[Requirement]
In the petsc-users thread below on solving the Poisson equation with multigrid, what PETSc release version does the error output report?

─── Article

[petsc-users] Solving Poisson equation with multigrid

Fri May 17 19:45:46 CDT 2013

I noticed that the problem appears even if I use CG with the default 
preconditioner: commenting KSPSetDM() solves the problem.
So basically without a proper grid (it seems no grid with an even 
numbers of nodes qualifies) and with my own system matrix, I cannot use 
any type of multigrid
pre-conditioner?

On 05/17/2013 05:33 PM, Jed Brown wrote:
> Michele Rosso <mrosso at uci.edu> writes:
>
>> I run with
>>
>> -pc_type gamg  -options_left
>>
>> and I get the error:
>>
>> [0]PETSC ERROR: --------------------- Error Message
>> ------------------------------------
>> [0]PETSC ERROR: No support for this operation for this object type!
>> [0]PETSC ERROR: For coloring efficiency ensure number of grid points in
>> X is divisible
>>                    by 2*stencil_width + 1
>> !
>> [0]PETSC ERROR:
>> ------------------------------------------------------------------------
>> [0]PETSC ERROR: Petsc Release Version 3.3.0, Patch 3, Wed Aug 29
>> 11:26:24 CDT 2012
>> [0]PETSC ERROR: See docs/changes/index.html for recent updates.
>> [0]PETSC ERROR: See docs/faq.html for hints about trouble shooting.
>> [0]PETSC ERROR: See docs/index.html for manual pages.
>> [0]PETSC ERROR:
>> ------------------------------------------------------------------------
>> [0]PETSC ERROR: ./hit on a  named nid22318 by Unknown Fri May 17
>> 19:21:25 2013
>> [0]PETSC ERROR: Libraries linked from
>> [0]PETSC ERROR: Configure run at
>> [0]PETSC ERROR: Configure options
>> [0]PETSC ERROR:
>> ------------------------------------------------------------------------
>> [0]PETSC ERROR: DMCreateColoring_DA_3d_MPIAIJ() line 288 in
>> src/dm/impls/da/fdda.c
> You didn't provide a Jacobian.  A finite difference Jacobian is mostly
> used for initial development.  For more general problems, either
> assemble the Jacobian or choose a compatible grid.

──────
─── Data records

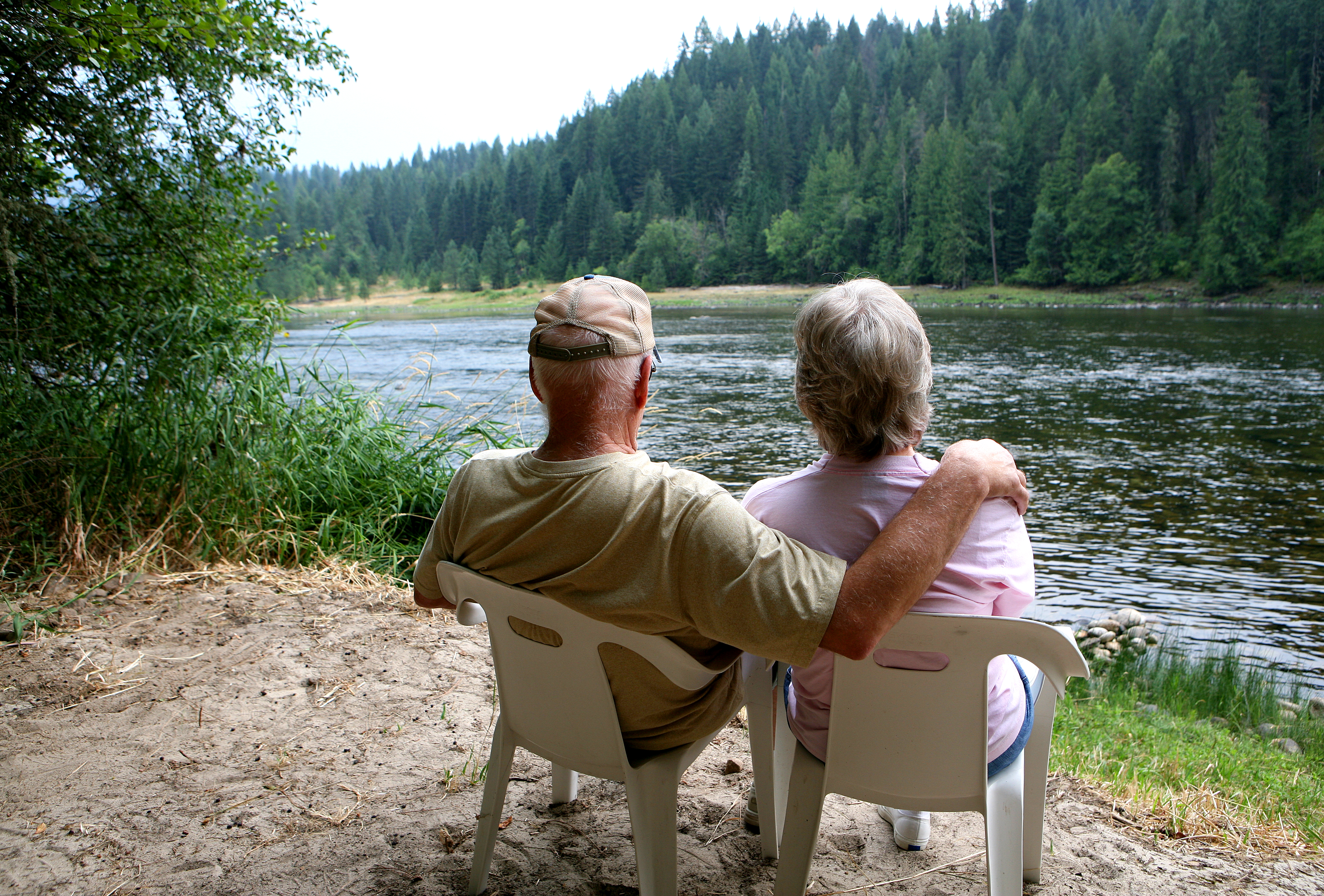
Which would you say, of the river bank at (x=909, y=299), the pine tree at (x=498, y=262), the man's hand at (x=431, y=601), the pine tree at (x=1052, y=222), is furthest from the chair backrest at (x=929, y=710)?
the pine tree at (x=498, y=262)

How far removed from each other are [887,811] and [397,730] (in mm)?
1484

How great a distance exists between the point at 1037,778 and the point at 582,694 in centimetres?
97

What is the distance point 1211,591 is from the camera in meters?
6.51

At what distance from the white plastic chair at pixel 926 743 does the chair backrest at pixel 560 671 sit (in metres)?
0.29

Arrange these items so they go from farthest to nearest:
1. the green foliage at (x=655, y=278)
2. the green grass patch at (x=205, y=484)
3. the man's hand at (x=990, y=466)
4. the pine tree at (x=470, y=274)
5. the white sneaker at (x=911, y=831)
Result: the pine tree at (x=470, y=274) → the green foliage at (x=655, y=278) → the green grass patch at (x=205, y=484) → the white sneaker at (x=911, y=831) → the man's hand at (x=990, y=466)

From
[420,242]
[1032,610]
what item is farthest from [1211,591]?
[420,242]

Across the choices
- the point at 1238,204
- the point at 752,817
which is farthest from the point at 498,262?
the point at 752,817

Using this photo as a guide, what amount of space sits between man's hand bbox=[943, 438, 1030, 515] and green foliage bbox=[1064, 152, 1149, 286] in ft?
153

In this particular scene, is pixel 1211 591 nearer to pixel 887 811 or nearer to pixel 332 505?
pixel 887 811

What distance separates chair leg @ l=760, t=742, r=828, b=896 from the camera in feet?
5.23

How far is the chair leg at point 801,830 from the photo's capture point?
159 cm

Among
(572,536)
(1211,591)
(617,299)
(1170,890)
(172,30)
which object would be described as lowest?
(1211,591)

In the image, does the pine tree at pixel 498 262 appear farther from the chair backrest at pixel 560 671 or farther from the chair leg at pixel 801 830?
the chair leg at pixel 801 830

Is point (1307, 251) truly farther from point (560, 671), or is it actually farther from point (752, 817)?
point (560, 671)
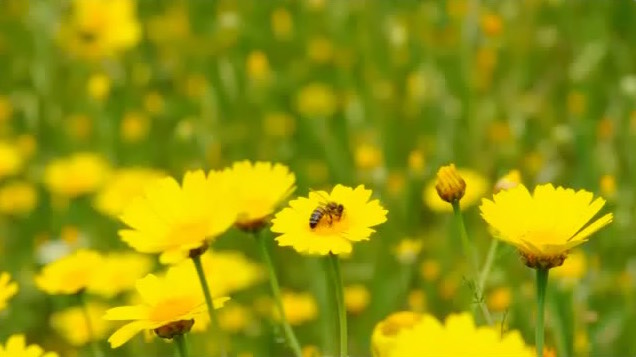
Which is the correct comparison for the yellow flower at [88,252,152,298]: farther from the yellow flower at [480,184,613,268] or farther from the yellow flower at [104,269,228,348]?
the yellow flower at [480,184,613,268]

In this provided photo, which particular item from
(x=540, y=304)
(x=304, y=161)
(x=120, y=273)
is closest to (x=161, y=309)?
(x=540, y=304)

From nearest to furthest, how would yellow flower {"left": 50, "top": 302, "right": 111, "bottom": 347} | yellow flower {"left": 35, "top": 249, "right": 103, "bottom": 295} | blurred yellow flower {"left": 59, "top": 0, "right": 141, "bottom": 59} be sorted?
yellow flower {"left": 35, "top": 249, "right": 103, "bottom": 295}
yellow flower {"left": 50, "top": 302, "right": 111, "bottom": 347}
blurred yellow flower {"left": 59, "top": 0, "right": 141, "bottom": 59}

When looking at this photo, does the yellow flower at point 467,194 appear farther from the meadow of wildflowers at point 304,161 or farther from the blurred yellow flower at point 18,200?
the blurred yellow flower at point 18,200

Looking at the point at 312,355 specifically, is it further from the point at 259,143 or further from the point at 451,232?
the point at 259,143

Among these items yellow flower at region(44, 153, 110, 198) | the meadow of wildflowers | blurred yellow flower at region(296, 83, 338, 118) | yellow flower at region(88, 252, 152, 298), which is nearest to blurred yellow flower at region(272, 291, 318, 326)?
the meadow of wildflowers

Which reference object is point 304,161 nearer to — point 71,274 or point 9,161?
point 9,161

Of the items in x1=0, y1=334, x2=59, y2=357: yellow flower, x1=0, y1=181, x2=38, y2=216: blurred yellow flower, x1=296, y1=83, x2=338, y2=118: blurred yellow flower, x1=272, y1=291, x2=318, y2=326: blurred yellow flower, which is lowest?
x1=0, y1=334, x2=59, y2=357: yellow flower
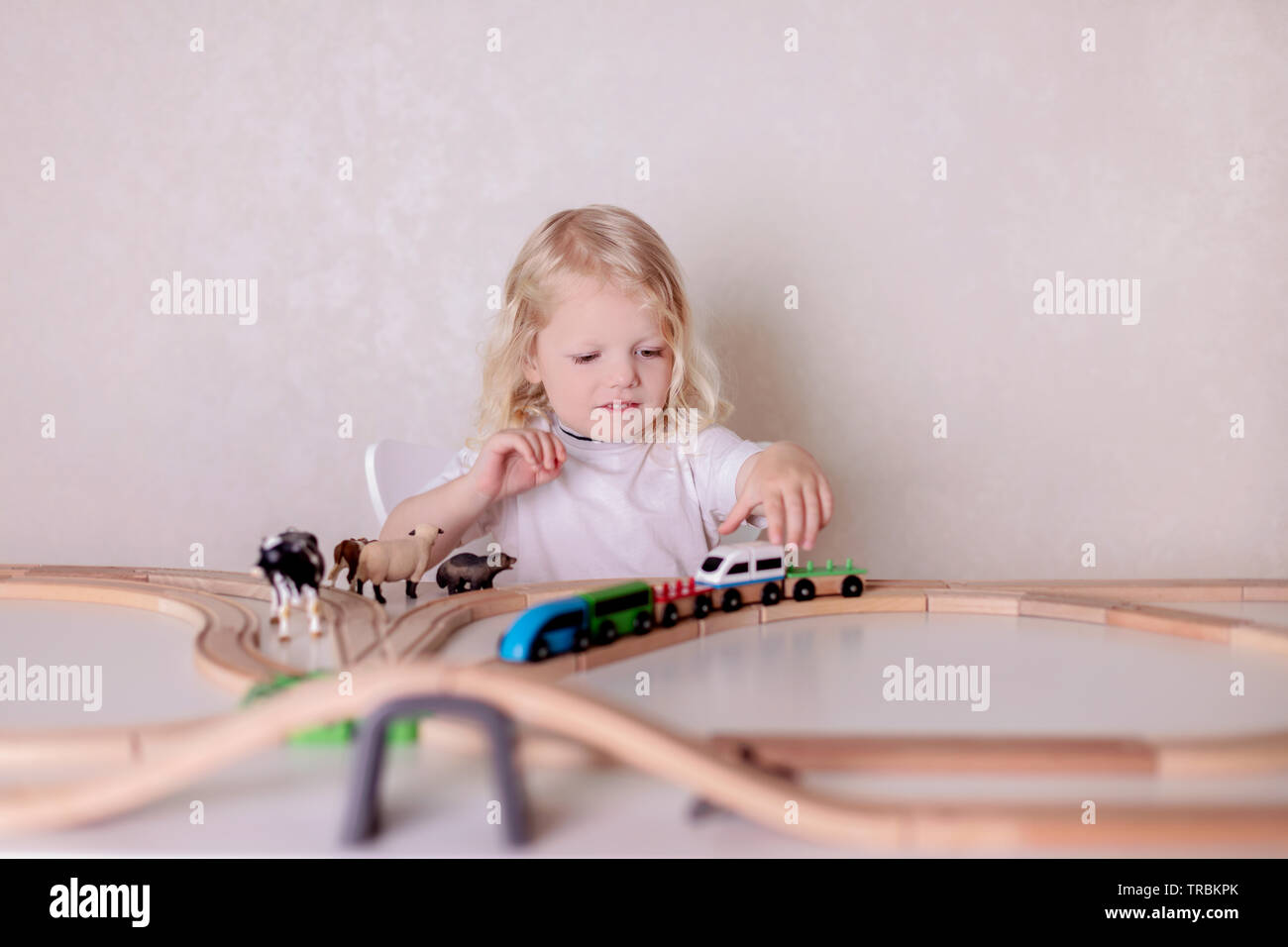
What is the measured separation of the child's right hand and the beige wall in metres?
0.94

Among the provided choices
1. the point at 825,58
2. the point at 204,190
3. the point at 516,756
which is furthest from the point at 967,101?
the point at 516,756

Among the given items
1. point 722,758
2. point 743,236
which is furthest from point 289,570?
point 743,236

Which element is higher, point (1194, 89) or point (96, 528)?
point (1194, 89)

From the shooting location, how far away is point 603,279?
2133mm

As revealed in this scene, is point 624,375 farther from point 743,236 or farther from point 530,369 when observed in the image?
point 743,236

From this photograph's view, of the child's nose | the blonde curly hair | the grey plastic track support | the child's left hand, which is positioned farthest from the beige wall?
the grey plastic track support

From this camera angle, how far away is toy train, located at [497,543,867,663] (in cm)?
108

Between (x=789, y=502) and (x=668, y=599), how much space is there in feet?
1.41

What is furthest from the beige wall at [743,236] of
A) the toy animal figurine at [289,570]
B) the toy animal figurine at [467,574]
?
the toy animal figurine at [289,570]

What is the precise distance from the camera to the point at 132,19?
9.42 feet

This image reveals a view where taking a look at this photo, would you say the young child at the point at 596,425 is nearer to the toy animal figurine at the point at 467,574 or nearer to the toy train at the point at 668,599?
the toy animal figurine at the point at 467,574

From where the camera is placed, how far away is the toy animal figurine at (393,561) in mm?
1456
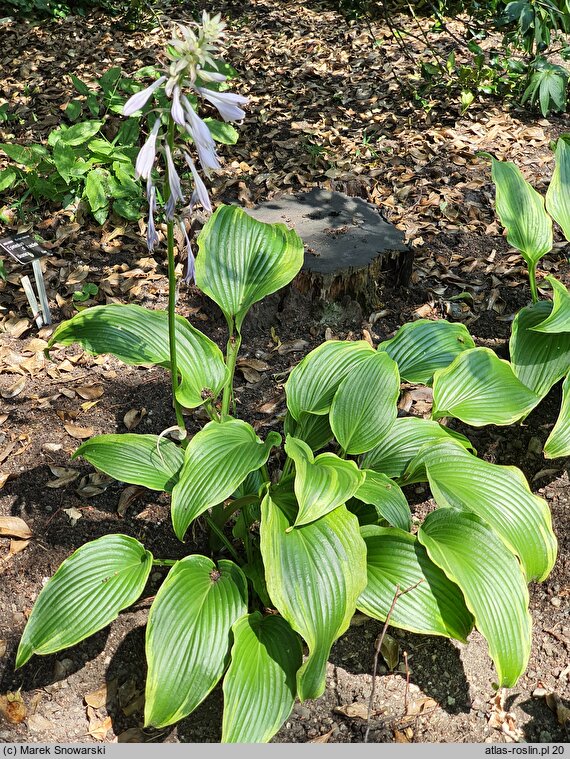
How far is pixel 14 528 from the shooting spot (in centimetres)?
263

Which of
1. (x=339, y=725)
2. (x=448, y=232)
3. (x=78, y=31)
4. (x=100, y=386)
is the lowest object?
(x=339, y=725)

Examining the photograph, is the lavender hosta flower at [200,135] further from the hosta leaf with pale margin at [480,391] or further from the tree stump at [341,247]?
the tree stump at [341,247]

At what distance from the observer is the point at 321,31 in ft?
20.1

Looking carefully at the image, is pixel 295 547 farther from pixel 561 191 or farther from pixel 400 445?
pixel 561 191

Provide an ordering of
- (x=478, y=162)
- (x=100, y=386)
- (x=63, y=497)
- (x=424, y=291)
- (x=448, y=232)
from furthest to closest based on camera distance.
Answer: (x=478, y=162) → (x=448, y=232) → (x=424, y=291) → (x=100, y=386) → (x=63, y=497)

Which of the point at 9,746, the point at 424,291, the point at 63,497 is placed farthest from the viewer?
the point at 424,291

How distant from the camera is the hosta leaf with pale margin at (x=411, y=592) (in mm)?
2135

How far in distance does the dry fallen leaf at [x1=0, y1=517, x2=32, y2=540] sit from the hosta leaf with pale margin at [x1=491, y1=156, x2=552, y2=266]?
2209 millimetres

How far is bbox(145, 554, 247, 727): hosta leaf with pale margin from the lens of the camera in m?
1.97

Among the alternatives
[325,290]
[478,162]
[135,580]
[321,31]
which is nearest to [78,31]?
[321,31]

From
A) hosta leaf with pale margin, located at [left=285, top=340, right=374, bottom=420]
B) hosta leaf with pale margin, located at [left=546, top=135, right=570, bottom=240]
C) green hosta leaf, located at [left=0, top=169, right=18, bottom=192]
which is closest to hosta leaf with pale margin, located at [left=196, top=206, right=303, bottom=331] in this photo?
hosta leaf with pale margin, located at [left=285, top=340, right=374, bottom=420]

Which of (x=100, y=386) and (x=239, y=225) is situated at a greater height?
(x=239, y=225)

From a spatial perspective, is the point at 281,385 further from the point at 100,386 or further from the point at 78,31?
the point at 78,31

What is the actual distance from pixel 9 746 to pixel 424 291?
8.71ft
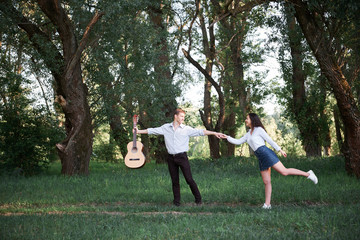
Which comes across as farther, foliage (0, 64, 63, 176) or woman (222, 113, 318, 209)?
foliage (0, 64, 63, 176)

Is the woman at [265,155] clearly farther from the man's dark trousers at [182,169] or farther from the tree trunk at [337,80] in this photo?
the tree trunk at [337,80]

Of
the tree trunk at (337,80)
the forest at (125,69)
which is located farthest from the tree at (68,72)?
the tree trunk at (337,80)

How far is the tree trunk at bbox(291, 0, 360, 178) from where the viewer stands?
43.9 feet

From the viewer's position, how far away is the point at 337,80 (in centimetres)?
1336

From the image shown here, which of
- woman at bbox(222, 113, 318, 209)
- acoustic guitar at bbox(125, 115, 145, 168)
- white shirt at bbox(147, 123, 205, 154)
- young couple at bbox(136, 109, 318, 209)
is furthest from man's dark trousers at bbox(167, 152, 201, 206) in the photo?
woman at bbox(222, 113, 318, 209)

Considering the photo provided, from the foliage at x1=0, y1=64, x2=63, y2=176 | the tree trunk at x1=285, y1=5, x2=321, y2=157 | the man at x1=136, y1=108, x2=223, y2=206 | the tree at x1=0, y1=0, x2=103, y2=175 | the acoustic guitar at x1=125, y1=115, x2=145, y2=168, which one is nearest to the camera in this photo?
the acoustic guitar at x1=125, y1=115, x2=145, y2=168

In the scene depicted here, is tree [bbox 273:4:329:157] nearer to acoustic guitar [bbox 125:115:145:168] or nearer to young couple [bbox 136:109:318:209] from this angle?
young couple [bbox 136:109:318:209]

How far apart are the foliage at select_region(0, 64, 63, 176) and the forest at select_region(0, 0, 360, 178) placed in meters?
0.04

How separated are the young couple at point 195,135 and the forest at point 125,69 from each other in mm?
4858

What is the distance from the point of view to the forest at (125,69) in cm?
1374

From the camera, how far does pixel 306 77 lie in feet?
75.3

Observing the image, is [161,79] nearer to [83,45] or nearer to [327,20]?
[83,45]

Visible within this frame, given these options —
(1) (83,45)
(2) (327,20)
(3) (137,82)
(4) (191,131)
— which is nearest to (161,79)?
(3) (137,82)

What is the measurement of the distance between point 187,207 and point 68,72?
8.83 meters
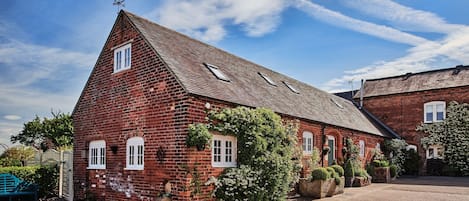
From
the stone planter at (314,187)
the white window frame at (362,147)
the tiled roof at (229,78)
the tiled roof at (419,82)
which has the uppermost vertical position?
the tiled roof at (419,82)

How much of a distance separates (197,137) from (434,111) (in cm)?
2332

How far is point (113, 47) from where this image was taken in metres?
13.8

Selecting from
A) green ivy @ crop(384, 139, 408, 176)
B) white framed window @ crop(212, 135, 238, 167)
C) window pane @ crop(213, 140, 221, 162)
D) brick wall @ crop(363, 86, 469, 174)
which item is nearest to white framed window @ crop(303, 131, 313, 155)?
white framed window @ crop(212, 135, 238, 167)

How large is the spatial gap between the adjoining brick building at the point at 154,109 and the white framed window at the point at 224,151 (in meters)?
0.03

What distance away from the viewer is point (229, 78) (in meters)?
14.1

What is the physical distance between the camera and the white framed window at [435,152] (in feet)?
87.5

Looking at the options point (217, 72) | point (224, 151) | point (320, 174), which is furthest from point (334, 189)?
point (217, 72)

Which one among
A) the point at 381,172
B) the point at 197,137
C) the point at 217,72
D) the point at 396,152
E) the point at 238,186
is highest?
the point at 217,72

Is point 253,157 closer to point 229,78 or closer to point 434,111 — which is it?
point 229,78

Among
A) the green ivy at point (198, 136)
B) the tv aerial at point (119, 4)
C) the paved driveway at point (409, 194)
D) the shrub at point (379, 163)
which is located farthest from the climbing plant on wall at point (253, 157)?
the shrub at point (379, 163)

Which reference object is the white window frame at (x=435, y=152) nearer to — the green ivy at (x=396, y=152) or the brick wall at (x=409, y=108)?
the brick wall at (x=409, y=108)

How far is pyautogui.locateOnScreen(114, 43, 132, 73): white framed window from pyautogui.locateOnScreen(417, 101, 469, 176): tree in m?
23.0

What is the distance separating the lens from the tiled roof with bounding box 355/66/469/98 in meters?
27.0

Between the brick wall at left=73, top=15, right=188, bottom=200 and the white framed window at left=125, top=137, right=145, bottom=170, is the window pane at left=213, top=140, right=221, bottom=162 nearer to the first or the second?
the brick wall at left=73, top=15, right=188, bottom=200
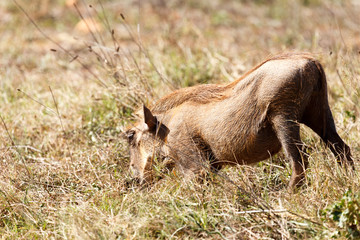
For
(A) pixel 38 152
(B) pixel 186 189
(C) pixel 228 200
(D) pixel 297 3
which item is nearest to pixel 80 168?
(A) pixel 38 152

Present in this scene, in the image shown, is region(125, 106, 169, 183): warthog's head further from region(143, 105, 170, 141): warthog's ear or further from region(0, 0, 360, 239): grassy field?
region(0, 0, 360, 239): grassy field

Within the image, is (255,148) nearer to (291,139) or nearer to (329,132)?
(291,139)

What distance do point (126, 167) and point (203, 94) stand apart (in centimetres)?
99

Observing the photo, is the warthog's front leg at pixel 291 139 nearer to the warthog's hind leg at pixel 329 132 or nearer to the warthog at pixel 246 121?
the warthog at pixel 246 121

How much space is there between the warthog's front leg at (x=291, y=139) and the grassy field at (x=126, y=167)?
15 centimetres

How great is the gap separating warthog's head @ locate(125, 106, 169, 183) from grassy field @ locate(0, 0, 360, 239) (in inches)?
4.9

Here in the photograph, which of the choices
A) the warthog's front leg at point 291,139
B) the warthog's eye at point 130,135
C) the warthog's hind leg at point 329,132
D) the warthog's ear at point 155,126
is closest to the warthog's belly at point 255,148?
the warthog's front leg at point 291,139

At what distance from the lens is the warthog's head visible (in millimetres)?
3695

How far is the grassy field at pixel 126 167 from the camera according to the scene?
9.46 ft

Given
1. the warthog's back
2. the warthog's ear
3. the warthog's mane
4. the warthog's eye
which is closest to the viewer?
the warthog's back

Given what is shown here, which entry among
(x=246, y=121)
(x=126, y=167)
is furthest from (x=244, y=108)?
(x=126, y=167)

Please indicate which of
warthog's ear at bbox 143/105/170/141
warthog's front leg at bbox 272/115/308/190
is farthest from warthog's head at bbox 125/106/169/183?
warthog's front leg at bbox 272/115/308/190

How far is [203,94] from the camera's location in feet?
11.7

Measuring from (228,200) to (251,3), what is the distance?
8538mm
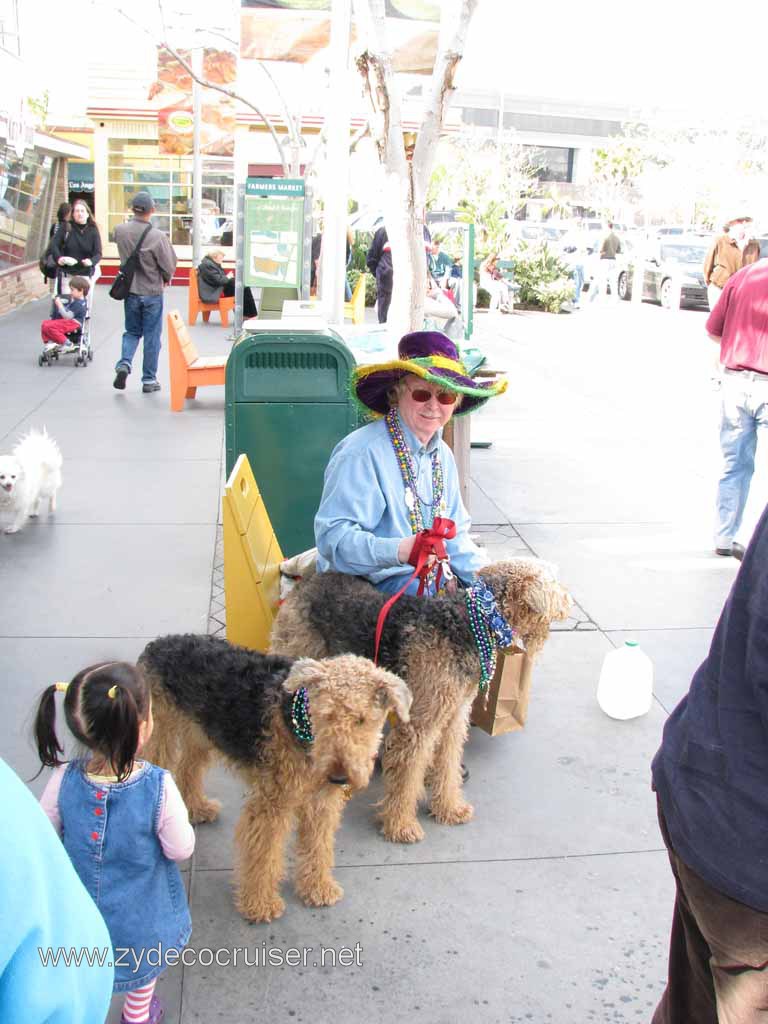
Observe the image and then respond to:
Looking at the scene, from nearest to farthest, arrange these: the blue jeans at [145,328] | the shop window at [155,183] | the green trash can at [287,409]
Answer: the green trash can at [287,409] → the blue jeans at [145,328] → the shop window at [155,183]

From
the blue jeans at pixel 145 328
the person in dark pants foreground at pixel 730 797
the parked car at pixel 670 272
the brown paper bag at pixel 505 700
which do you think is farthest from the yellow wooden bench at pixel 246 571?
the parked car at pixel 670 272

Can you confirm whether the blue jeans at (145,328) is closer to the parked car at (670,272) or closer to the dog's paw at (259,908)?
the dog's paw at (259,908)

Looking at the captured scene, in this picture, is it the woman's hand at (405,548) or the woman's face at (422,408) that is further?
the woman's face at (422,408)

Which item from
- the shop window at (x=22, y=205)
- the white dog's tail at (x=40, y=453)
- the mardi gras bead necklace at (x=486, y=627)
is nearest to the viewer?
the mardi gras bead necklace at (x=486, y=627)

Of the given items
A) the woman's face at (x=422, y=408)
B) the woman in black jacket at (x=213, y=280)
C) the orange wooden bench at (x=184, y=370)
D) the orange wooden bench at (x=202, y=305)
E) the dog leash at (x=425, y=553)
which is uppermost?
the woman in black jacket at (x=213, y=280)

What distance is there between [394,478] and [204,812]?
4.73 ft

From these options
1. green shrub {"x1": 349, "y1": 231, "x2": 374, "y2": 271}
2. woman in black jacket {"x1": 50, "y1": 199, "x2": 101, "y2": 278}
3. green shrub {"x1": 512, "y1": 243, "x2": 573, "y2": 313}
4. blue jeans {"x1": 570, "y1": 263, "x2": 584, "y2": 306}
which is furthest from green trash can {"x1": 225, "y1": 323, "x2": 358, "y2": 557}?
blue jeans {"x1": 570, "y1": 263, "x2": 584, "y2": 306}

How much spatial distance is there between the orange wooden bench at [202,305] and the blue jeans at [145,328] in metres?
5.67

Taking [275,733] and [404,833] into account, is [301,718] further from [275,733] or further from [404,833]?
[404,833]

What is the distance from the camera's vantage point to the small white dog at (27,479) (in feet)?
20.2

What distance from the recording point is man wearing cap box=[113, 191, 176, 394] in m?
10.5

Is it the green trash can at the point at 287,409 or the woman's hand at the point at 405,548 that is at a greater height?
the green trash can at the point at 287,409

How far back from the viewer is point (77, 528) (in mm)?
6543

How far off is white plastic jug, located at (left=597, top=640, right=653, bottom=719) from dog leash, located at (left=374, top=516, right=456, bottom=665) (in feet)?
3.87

──────

[The result]
Version 3.3.0, Patch 3.